Tonight (well, this afternoon) was the first night of Chanukah / Hanukkah - the festival of lights. Actually, a minor festival that got bigged up because, depending on how the calendar falls, is adjacent/overlapping with Christmas. And as well all know, christmas is a mega-yomtov (I know this because this year I received my first serious amounts of christmas presents. It truly is the season of giving, in a save-the-economy kind of way).

Zoe sent me a link to Songs in the Key of Hanukkah by Erran Baron Cohen (who is Ali G's brother, and must be mightily sick of his fifty-word bio anywhere always saying that.)

I've been into Erran's music for years - his former (?) band, Zohar, had two excellent albums, Elokeinu and Onethreeseven, and used to have a residency in a bar opposite the Roundhouse in Camden before it got refurbished and I was (almost) a proper groupie.

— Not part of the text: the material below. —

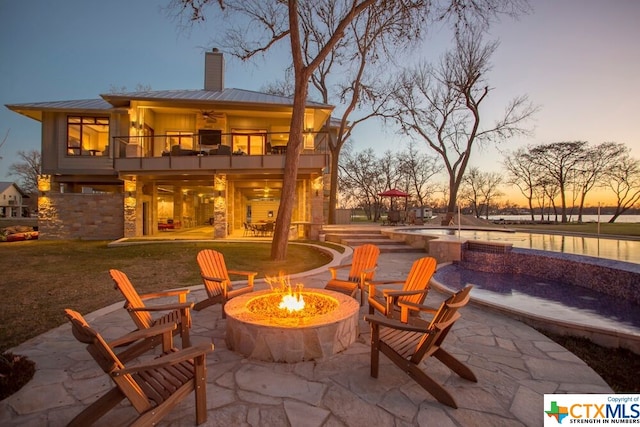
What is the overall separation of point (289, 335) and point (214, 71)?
65.4 ft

I'm slightly out of the loop - being on maternity leave - so I've jsut downloaded the album, and I'm loving it. I'm especially loving (a) the Dreidl Dreidl song, which is a kids' song I used to sing in cheder with Auntie Sheila and is now, like, real music, and (b) the guest artists, especially Y-Love, who I totally fell in love with at Limmudfest this summer (I was seven months pregnant, I suspect it was not reciprocal. Also, I'm married.)

Here's what I'm thinking. Being Jewish never used to be cool. Like, when I was a kid probably most of the people I knew quite fancied dressing up as chasidim, and doing crossover breakdancing / weird kazatska / Russian dance that Jewish people insist on doing at weddings, and taking kids songs, and funking them up and getting people to rap to them... and now you can.

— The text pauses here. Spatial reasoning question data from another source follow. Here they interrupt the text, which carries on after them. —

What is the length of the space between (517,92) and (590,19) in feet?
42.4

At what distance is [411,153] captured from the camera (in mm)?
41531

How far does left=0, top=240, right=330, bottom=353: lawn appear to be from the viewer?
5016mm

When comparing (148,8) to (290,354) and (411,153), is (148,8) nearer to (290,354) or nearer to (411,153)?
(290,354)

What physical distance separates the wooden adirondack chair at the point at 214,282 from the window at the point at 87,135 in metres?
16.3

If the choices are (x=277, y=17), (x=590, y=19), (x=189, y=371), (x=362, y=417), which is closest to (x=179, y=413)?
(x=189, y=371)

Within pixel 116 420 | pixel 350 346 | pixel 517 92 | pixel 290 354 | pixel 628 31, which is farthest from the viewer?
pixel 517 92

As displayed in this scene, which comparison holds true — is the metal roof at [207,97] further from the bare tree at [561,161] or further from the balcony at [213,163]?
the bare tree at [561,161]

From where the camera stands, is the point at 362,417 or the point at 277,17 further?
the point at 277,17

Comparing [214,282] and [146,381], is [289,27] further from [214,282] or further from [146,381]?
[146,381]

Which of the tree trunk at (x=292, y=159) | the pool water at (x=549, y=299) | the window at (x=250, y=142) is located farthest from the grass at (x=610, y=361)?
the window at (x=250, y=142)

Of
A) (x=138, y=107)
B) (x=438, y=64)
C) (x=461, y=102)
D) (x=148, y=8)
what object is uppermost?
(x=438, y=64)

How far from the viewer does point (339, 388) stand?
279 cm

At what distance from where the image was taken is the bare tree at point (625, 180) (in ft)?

Suddenly, we're an ethnic group, even though most of my childhood people (adults) said Jewish in the voice (whisper) you use for saying people have cancer. We could kinda pass as ... whatever we're supposed to passing for, and that was good. Now, we're almost as funky as some underground bhangra club. If only people in Stamford Hill who don't have TVs knew.

I lit the Chanukah candles for the first time with Zaphod. My son. Weird saying that.

I have not yet made latkes but I have been researching some good recipes. Sour cream and apple sauce are my preferred accompaniaments.

This is a brain dump of some of the stuff in my head right now.